Commission agrees on economic recovery
Commission agrees on economic recovery
Fitri Wulandari, The Jakarta Post, Jakarta
Commission B at the People's Consultative Assembly (MPR)
Annual Session agreed on Sunday to a draft economic recovery
decree but failed to give a clear-cut strategy on how to
accelerate the economic recovery process.
"The decree is necessary as a political umbrella for economic
recovery as the current process has failed to meet expectations,"
Chairunnisa of the Golkar Party faction, the second largest
party, told the commission hearing on Sunday.
MPR's Commission B is tasked with drafting four MPR decrees,
including on economic recovery.
Factions cited a lack of coordination among government
institutions, legal and security uncertainty, political
instability and rampant corruption as the main factors that had
stalled the process.
The economic recovery decree is supposedly aimed at providing
the government with guidelines for difficult economic policies,
including privatization, reducing subsidies and public debt
management to help avoid disputes between government officials
and legislators.
The draft recommends, among other things, creating legal and
security certainty to lure investors, correcting relations with
international creditors and managing the state budget by
optimizing tax revenue.
Economists have criticized the draft as "too general and
lacking in clear-cut guidelines".
Take foreign debt, for example, which amounted to 54 percent
of the total foreign and domestic debt of US$135 billion.
The draft recommends renegotiation with international
creditors for a hair cut, rescheduling and conversion to ease the
burden of foreign debt in the state budget.

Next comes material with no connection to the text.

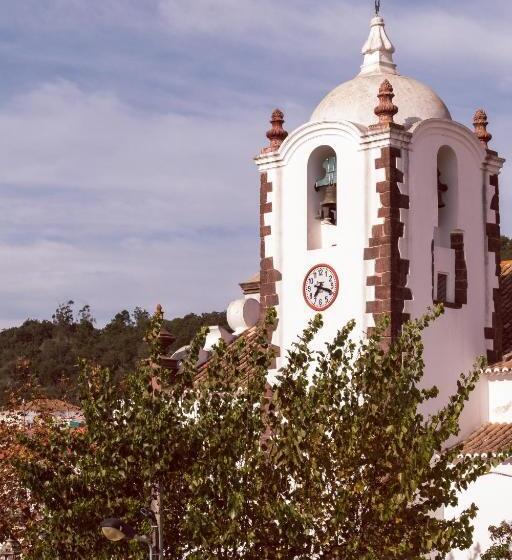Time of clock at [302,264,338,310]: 7:18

Economists have also suggested that the government push for a
debt for poverty reduction swap and a debt to public utility swap
in order to ease the burden of foreign debt in the state budget
while serving public interests.
On the privatization of state-owned enterprises (SOEs) to tap
the budget deficit and to revive foreign investor confidence, the
draft recommends selective privatization.
Economists have suggested that privatization of SOEs should be
based on increasing efficiency and transparency to eliminate
corruption.
The government has failed to meet the target of Rp 6.5
trillion (about US$718 million) in privatization proceeds. It has
only managed to rake up Rp 2.6 trillion as political opposition,
including from the House, to selling state assets to foreigners
remains strong, including to the high-profile sale of PT Semen
Gresik.
In Sunday's session, the legislators urged the government to
review its relations, particularly with the International
Monetary Fund (IMF), considered to have reduced the country's
independency in taking its own economic policy.
"Imbalanced relations with international organizations needs
to be corrected, particularly with the IMF," Chairunnisa added.
Legislators, however, did not specify what sort of action was
needed to reduce dependency on the IMF.
MPR recommendations for economic recovery: (1) Clean
central and regional government, (2) Legal certainty to lure
investors, (3) Balanced relations with international creditors,
(4) Renegotiate foreign debt to get a hair cut and rescheduling
(5) Managing the state budget effectively through optimizing tax
revenue and selective privatization of SOEs, (6) Strengthening
commitment to small- and middle-sized enterprises (SMEs).